Your assignment:
Search each line below for the word "United" and list those that contain it.

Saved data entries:
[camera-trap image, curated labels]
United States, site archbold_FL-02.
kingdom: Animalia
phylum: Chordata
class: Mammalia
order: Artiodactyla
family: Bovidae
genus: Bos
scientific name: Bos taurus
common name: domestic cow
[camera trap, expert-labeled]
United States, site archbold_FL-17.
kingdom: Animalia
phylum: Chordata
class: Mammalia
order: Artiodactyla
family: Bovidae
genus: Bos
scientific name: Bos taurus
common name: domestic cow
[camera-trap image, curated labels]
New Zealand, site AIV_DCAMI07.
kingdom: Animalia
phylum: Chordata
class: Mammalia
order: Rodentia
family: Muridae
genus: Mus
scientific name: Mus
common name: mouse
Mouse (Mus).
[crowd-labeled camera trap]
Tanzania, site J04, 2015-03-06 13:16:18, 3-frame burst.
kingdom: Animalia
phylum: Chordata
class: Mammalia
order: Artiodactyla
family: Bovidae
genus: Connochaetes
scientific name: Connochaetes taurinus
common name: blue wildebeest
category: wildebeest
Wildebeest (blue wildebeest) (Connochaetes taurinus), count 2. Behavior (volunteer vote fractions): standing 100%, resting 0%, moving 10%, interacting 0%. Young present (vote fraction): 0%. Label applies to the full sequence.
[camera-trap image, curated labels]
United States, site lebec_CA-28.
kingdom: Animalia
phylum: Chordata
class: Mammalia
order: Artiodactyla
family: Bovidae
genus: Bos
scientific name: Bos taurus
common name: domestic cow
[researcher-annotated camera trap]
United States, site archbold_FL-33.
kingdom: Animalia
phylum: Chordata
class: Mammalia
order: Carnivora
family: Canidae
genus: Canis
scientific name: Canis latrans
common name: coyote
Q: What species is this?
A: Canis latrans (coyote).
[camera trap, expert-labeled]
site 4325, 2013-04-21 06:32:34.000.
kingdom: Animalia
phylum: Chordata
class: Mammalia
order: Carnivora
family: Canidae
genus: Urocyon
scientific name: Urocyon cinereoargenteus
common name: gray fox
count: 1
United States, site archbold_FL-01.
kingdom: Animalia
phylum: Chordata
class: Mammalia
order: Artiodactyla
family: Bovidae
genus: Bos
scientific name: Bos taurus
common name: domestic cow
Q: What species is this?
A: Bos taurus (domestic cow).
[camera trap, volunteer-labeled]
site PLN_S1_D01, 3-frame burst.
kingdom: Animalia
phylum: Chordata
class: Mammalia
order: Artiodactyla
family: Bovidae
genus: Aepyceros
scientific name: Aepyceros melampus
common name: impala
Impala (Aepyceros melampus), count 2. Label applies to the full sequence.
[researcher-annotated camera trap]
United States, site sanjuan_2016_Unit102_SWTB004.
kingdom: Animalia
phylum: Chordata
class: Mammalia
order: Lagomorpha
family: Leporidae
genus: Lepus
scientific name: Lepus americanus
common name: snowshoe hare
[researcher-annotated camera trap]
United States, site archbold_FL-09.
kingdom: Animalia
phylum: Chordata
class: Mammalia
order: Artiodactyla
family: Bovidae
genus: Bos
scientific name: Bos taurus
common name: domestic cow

Finished exercise:
United States, site archbold_FL-02.
United States, site archbold_FL-17.
United States, site lebec_CA-28.
United States, site archbold_FL-33.
United States, site archbold_FL-01.
United States, site sanjuan_2016_Unit102_SWTB004.
United States, site archbold_FL-09.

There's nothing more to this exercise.